X-gal staining was performed as described (74). Briefly, brains were isolated then fixed 4°C overnight with 0.2% paraformaldehyde (PFA) in PIPES buffer (0.1 M PIPES, pH 6.9, 2 mm MgCl₂ and 5 mm EGTA). The following day, the brains were equilibrated in 30% sucrose in phosphate buffered saline (PBS) supplemented with 2 mm MgCl₂ and embedded in optimal cutting temperature (OCT) medium (Fisher). Para-sagittal sections of 60 μm were cut using a cryostat (Microm M505, ThermoScientific) and post-fixed with 2% paraformaldehyde in PIPES buffer on ice for 10 min. The sections were then incubated with rinse buffer (100 mm sodium phosphate, pH 7.4, 2 mm MgCl₂, 0.1% sodium deoxycholate and 0.2% NP-40) on ice for 10 min and stained with staining solution (rinse buffer containing 5 mm potassium ferricyanide, 5 mm potassium ferrocyanide, 1 mg/mL X-gal) at 37°C for 48 h. The stained slices were then rinsed in PBS supplemented with 2 mm MgCl₂ and mounted onto glass slides using Vectashield (Vector Laboratories). Sections were imaged on TissueGnostics microscope and imaging software.

Immunostaining

Mice were anesthetized using isoflurane and perfused with 4% PFA in PBS, after which the brains were removed and fixed overnight in 4% PFA. The brains were then placed in 30% sucrose in PBS prior to being embedded in OCT. Sagittal sections of 40 μm were cut using a cryostat (Microm M505, ThermoScientific) and immunostained as described (73,74). Briefly, brain sections were washed in PBS, permeabilized with PBS plus 0.5% Triton X-100 (PBST) and blocked with 5% normal goat serum in PBST. Sections were incubated with primary antibodies overnight at 4°C in blocking solution, 1:500 anti-rabbit NeuN (#ab177487, Abcam), 1:1000 anti-rabbit Gfap (#Z0334, Dako) and 1:500 anti-mouse Mbp (#ab62631, Abcam). They were washed in PBST and incubated with fluorophore-conjugated secondary antibodies, 1:1000 Alexa488 goat anti-rabbit, Alexa488 goat anti-mouse and Alexa594 goat anti-rabbit (Invitrogen), in blocking solution for 1 h at room temperature. Sections were washed and mounted on slides using Prolong Diamond Antifade Mountant with DAPI (Invitrogen).

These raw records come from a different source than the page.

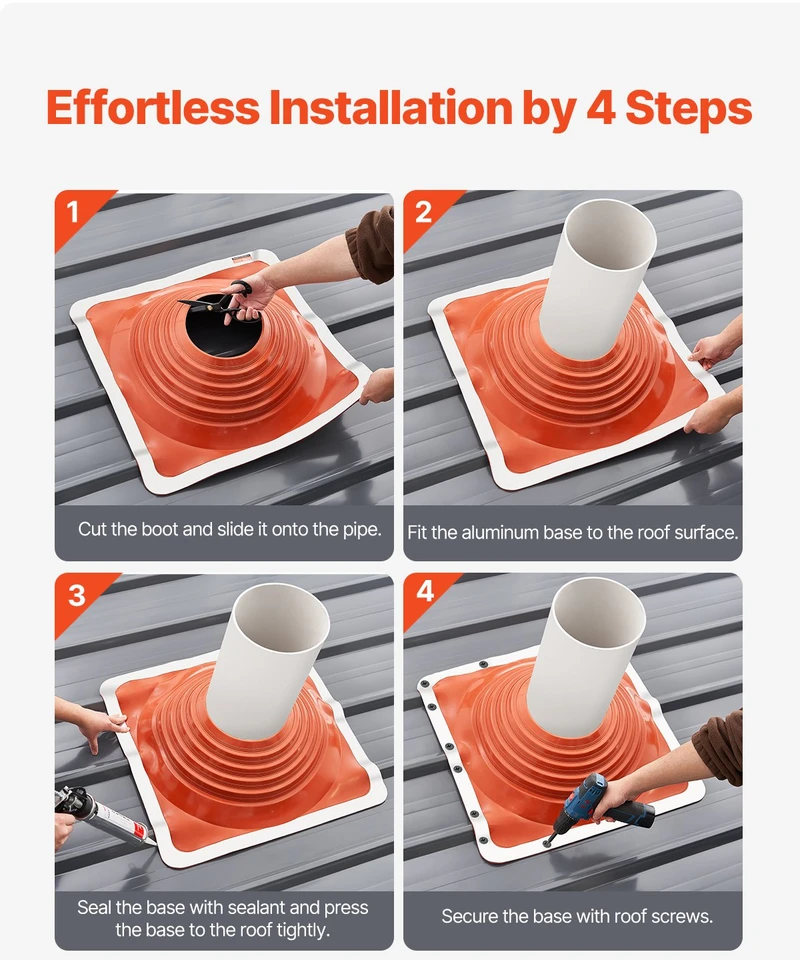 Effortless Installation by 4 Steps

1

Cut the boot and slide it onto the pipe.

2

Fit the aluminum base to the roof surface.

3

Seal the base with sealant and press the base to the roof tightly.

4

Secure the base with roof screws.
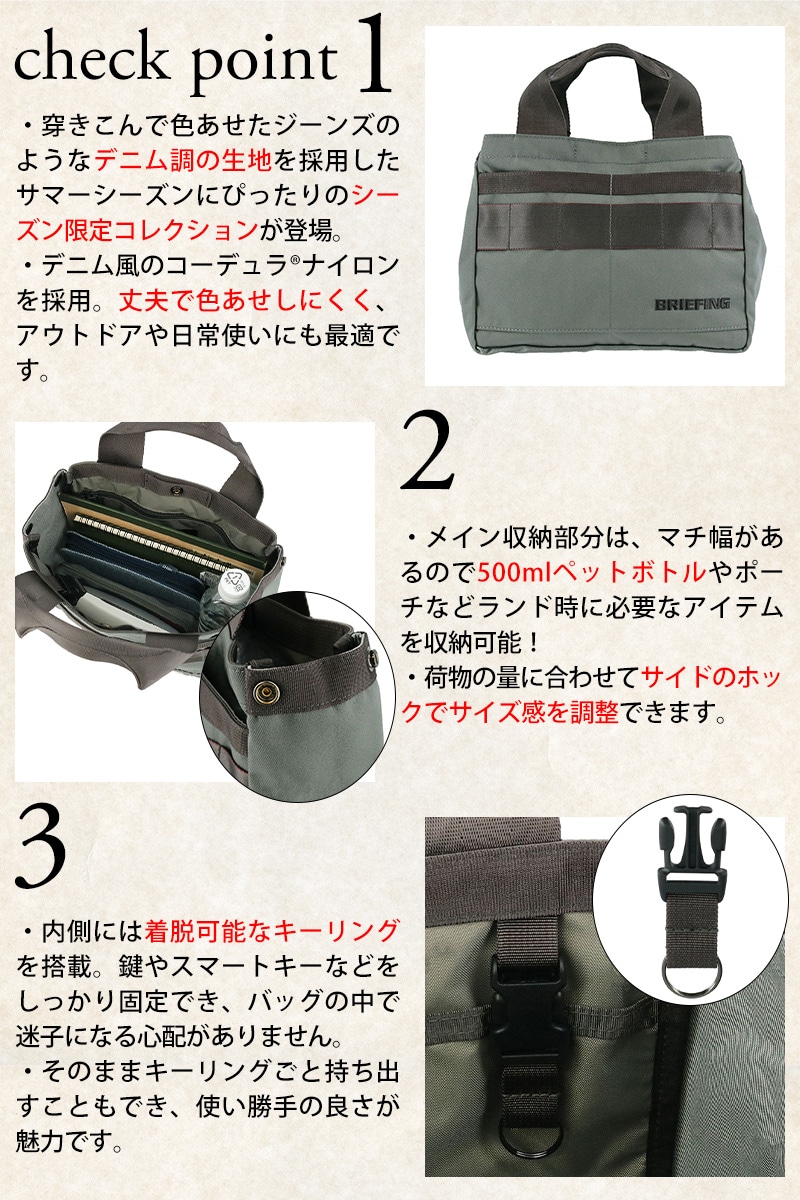 check point 1

・穿きこんで色あせたジーンズのようなデニム調の生地を採用したサマーシーズンにぴったりのシーズン限定コレクションが登場。
・デニム風のコーデュラ®ナイロンを採用。丈夫で色あせしにくく、アウトドアや日常使いにも最適です。

BRIEFING

2

・メイン収納部分は、マチ幅があるので500mlペットボトルやポーチなどランド時に必要なアイテムを収納可能！
・荷物の量に合わせてサイドのホックでサイズ感を調整できます。

3

・内側には着脱可能なキーリングを搭載。鍵やスマートキーなどをしっかり固定でき、バッグの中で迷子になる心配がありません。
・そのままキーリングごと持ち出すこともでき、使い勝手の良さが魅力です。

Images were captured using a CTR6500 confocal microscope (Leica) equipped with Leica LAS AF software.

Golgi-Cox staining

Golgi-Cox staining was performed using the FD Rapid GolgiStain Kit (Cat# PK401, FD NeuroTechnologies). The brains were removed, rinsed in double-distilled water and placed in equal-part solutions A and B. The solution was removed and replaced after 24 h, after which the brains were incubated in the staining solution (for 2 weeks at room temperature in the dark). The brains were then transferred to solution C for 3 days and flash frozen in isopentane. They were sectioned into 200 μm para-sagittal sections using a cryostat (Microm M505, ThermoScientific) and mounted on gelatin coated slides. The sections were then processed following the manufacturer’s protocol. Sections were imaged on a Nikon Ti2 Widefield microscope and image analysis was done using FIJI (National Institutes of Health).

Availability of data and materials

All materials will be made available upon request, and RNA sequencing data have been deposited in GEO under accession GSE123880.